Neil Young makes me cry. Not the songs of Neil Young, mind you; not the story of Neil Young - his existence.

His disposition, I suppose. Neil Young evokes for me, and I know it's a somewhat incongruous image, a sense of religious devotion, of the kind I haven't been able to properly relate to and embrace in an organised religious setting for years. It's not piousness, or enthusiasm, or even kindness, but, I think, a kind of naked vulnerability. An "I am coming to you because I need you."

Apart from functioning as a sloppy paean to the man and the legend, this is an attempt to discover what it is about him or the impression I have of him through his songs and fragments of interviews that reduces me to a blob of goo.

My sneaking suspicion is that, besides his mastery of the guitar and ability to write beautiful songs and mountains of cash in the basement, we are not at all so very different.

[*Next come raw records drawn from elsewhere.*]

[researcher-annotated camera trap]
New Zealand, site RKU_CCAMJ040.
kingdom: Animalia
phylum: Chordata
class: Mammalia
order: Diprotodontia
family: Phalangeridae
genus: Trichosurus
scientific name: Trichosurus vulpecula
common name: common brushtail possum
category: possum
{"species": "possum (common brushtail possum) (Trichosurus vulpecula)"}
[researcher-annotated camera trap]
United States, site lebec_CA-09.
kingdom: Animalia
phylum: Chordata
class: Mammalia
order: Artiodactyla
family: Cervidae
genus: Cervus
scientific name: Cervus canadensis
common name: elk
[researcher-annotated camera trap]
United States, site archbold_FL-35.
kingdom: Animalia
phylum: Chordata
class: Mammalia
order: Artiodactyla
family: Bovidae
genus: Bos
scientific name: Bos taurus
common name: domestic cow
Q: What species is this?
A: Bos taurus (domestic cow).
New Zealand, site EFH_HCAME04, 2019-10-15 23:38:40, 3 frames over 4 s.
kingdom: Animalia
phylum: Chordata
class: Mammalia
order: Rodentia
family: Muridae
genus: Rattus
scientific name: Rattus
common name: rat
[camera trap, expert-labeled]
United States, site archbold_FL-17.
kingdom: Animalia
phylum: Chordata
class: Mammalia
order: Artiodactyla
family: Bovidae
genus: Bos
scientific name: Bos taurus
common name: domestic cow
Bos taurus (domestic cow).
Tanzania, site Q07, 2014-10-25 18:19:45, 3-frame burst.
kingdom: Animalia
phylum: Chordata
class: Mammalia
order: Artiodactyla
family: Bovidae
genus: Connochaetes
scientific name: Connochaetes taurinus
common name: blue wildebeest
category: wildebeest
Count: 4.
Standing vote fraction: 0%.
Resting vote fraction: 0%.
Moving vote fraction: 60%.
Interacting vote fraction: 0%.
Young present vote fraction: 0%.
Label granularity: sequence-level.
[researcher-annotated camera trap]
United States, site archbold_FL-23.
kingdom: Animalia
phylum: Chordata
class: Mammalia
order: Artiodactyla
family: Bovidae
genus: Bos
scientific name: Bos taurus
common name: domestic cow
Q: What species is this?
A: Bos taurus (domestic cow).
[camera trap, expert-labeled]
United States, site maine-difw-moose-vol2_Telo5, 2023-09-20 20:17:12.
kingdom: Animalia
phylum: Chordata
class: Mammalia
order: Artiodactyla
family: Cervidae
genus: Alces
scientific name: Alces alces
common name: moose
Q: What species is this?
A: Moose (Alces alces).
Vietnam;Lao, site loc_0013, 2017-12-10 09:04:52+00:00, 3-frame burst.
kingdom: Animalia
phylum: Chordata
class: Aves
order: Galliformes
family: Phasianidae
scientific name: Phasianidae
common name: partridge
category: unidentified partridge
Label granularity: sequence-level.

I know nothing of the biography of the man, so bear in mind I'm only talking about my mental construct here, but he seems to second-guess himself much less than me. And ultimately respect himself more than me. And, above all, to play-act far far less than me, despite being an international superstar under the vicious scrutiny of the blood-sucking music and celebrity press. He shies away, so I'm told, but he doesn't put up a front.

I put up a front. I pretend I don't feel things, especially the need for people. For attention, for respect, for love, for sympathy. Neil Young doesn't have trouble saying, never mind implying, "I need you", pretty much regardless of circumstances. The chorus to one of my favourite songs of his goes:

"But if crying and holding on
And flying on the ground is wrong
Then I'm sorry
To let you down
But you're from
My side of town
And I'll miss you."


I can't even say that out loud, but he sings it, and then distributes it to millions.

What I think we have in common is that intensity of feeling. I am devoted religiously - to people, to God, to myself - but I'm so terrified of betraying this it rarely ventures beyond sentiment into the realm of activity, never mind conversation.

Sing it out from the rooftops. This is the challenge of near future. I need you.